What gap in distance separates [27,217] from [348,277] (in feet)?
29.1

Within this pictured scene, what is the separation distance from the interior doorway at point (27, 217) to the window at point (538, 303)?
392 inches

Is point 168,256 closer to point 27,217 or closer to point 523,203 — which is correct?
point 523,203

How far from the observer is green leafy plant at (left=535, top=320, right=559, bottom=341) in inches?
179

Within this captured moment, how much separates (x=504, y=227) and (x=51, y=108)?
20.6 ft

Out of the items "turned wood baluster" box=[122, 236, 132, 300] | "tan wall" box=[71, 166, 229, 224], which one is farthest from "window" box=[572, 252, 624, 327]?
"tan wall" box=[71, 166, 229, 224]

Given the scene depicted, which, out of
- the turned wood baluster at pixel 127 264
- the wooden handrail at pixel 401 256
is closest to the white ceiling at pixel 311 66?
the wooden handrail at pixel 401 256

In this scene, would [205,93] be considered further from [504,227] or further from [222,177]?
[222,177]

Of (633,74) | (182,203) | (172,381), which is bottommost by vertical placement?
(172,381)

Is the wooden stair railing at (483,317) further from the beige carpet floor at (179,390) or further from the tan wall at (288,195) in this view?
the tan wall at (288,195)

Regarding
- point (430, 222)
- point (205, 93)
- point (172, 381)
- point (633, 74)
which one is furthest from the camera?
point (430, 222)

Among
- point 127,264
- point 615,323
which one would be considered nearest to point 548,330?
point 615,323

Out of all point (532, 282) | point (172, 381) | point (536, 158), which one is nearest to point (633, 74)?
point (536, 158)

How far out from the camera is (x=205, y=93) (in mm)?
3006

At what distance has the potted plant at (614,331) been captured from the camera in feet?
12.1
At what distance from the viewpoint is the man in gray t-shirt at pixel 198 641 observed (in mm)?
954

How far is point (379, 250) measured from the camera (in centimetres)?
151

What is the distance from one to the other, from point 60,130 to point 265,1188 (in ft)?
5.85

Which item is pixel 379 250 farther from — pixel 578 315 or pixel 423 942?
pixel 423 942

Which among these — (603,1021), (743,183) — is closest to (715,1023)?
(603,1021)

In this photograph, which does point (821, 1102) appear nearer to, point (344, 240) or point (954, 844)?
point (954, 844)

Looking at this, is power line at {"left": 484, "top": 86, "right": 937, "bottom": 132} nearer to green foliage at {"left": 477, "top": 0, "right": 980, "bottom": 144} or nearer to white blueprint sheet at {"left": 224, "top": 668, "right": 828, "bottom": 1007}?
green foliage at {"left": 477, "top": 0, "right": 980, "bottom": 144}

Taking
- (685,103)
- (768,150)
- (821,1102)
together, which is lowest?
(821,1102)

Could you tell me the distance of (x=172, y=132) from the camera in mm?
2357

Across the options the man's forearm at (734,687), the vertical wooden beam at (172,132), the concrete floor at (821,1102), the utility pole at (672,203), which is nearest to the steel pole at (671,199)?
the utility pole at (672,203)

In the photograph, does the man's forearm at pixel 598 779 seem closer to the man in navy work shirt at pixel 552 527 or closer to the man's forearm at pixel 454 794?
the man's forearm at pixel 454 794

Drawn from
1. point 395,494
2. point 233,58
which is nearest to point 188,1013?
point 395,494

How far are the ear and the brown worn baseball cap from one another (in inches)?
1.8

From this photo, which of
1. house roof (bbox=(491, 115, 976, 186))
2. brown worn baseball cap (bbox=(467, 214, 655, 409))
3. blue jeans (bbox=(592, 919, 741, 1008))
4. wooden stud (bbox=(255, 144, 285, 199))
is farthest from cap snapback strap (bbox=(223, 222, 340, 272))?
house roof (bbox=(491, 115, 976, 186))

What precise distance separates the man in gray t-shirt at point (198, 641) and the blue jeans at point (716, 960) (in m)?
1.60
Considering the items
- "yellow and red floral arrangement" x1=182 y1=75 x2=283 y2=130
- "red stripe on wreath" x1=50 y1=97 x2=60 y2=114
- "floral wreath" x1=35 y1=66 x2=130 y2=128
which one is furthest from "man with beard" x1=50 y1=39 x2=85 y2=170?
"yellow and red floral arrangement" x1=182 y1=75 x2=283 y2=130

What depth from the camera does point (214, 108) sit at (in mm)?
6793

» **Problem to solve**
With both ends included, please retype exactly the lines from the line containing "In the photograph, does" to the final line of the data.

» **Task response**
In the photograph, does the man's forearm at pixel 598 779 seem closer to the man in navy work shirt at pixel 552 527 or closer to the man's forearm at pixel 454 794?
the man's forearm at pixel 454 794

Drawn from
1. point 395,494
2. point 233,58
which is nearest to point 188,1013?
point 395,494

How far are the ear and the brown worn baseball cap from one another (in inches)?
1.8

From this photo, which of
1. house roof (bbox=(491, 115, 976, 186))
2. brown worn baseball cap (bbox=(467, 214, 655, 409))
3. blue jeans (bbox=(592, 919, 741, 1008))
4. wooden stud (bbox=(255, 144, 285, 199))
is farthest from cap snapback strap (bbox=(223, 222, 340, 272))?
house roof (bbox=(491, 115, 976, 186))

What precise distance separates the man in gray t-shirt at point (198, 641) and the blue jeans at point (716, 960) (in m)?
1.60
Considering the items
- "yellow and red floral arrangement" x1=182 y1=75 x2=283 y2=130
- "red stripe on wreath" x1=50 y1=97 x2=60 y2=114
- "floral wreath" x1=35 y1=66 x2=130 y2=128
which one is furthest from "man with beard" x1=50 y1=39 x2=85 y2=170?
"yellow and red floral arrangement" x1=182 y1=75 x2=283 y2=130

What depth from the camera does point (214, 108) sit at (in mm)?
6793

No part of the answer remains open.